Der Sozialkundeunterricht und die Witzeparade bleiben im „Tatort“: Sie haben nichts im neuen Dreiteiler aus dem Vereinigten Königreich zu suchen. Ebenso pausieren skurrile Typen aus „Inspector Barnaby“ und Serienmörder zum Beispiel aus „Mindhunter“. Wie bei Agatha Christie lautet die entscheidende Frage: Wer hat es getan? Ein Bestseller von Val McDermid liefert die Vorlage für „Karen Pirie – Echo einer Mordnacht“. Bei den Briten ist die Verfilmung eingeschlagen, sodass der Sender ITV eine Fortsetzung bestellt hat. Ein Jahr nach der Premiere kann der Auftakt zur Reihe jetzt das deutsche Publikum beeindrucken – in jeweils knapp 90 Minuten am späten Sonntagabend im ZDF. Auf Anweisung wirft Detective Sergeant Karen Pirie einen Blick in die Akten eines Falls, der vor 25 Jahren den schottischen Küstenort St. Andrews aufgeregt hat. Die Ermittlungen zum Tod einer Kellnerin führen zu unerwarteten Konsequenzen.

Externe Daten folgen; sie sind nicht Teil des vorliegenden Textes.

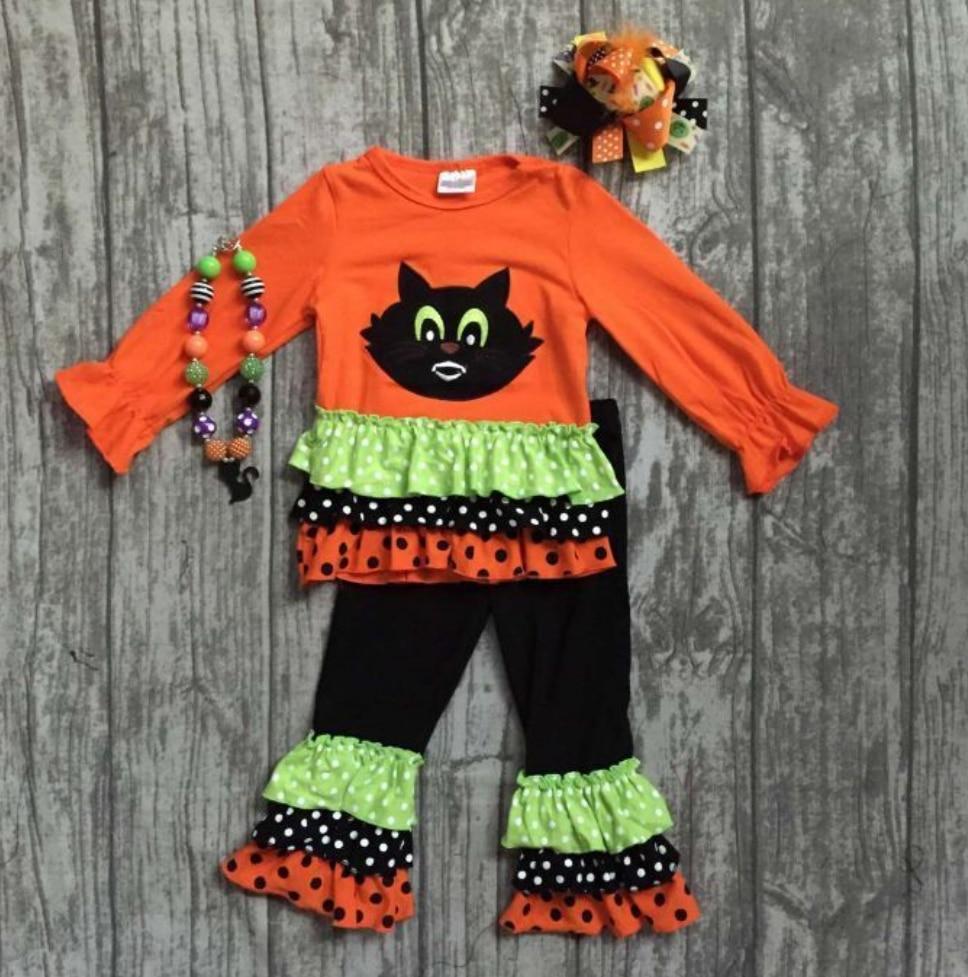 Girlymax special offer baby girls fall/winter Halloween children clothes cotton set match accessories 5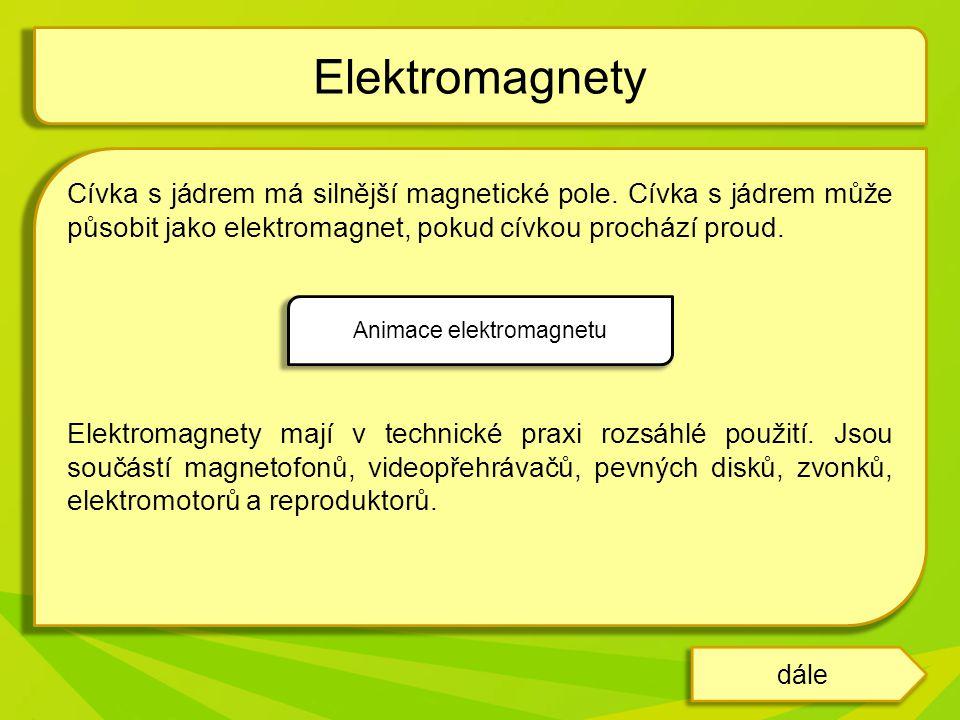 Animace elektromagnetu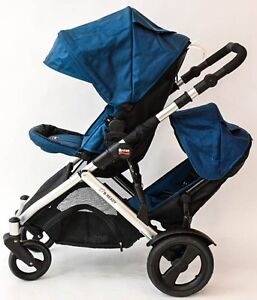 Looking for Britax B Ready double stroller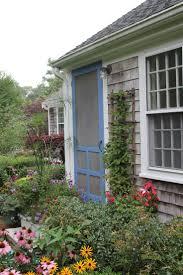 best 25 cape cod houses ideas on pinterest cape cod exterior
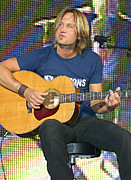 Country Music Keith Urban Posters - Keith Urban Poster by Don Olea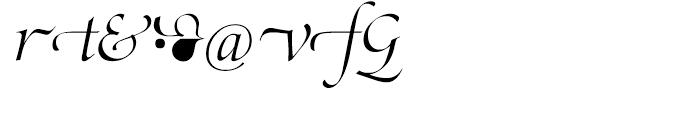 SG Zapf Renaissance Antiqua SH Light Italic Swashed Font OTHER CHARS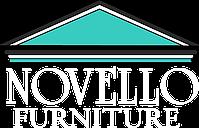 Novello Home Furnishings
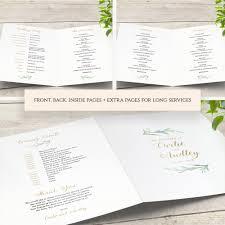 pages menu template greenery wedding menu template printable bar menu reception menu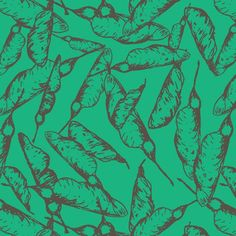 Seed pods_Amie'sTeal custom fabric by andso for sale on Spoonflower Design Seeds, Seed Pods, Surface Design, Creative Business, Custom Fabric, Spoonflower, Fabric Design, Branding Design, Craft Projects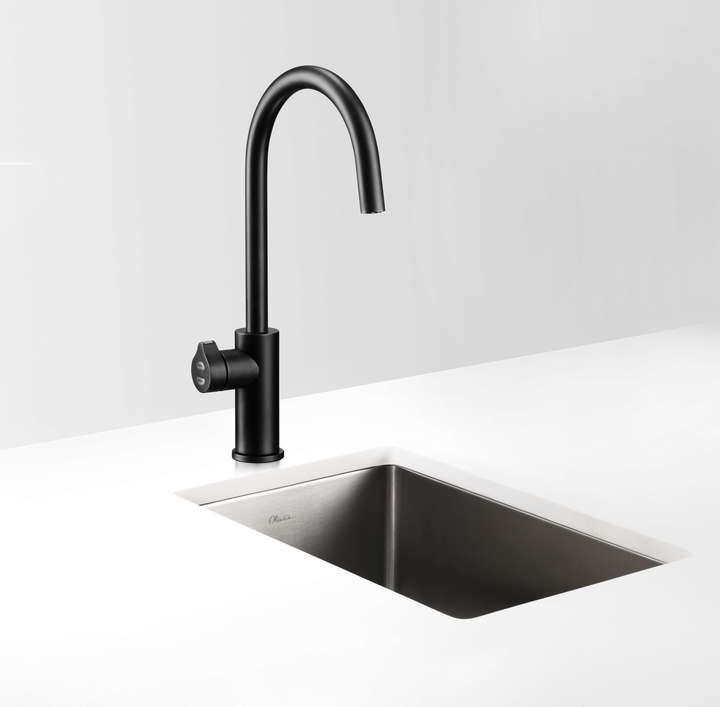 Zip tap with hot and cold water and sparkling water: $5K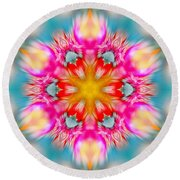 Cosmic Torch Round Beach Towel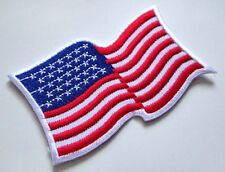United States of America USA Fluttering Flag Sew on Patch Free Shipping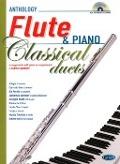 Bekijk details van Anthology; Flute & piano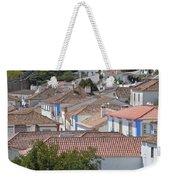 Queen Isabella's Castle Portugal Weekender Tote Bag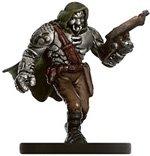 D & D Minis: Warforged Infiltrator # 48 - Dungeons of Dread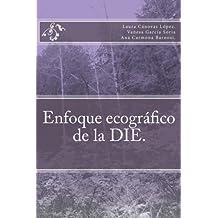 Enfoque ecografico de la DIE: Cirugia laparacospica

Rosie stirbt während der Fußball-EM

1996 feiern Fans in einem schottischen Pub eine Übertragung von der Fußball-Europameisterschaft. Rosie Duff (Anna Russel-Martin) bedient die Gäste. Die Kellnerin scherzt etwa mit ihren Brüdern Colin (Daniel Portman, „Game of Thrones“) und Brian (Josh Whitelaw). Wie üblich bewachen die beiden Kerle ihre kleine Schwester. Colin beobachtet wütend, dass ein Student das Mädchen anmacht. Dann verlässt dieser Schwerenöter Ziggy Malkiewicz (Jhon Lumsden) die Kneipe: In guter Stimmung wandert er zusammen mit Alex Gilby (Buom Tihngang) und Weird Mackie (Jack Hesketh) auf eine Party.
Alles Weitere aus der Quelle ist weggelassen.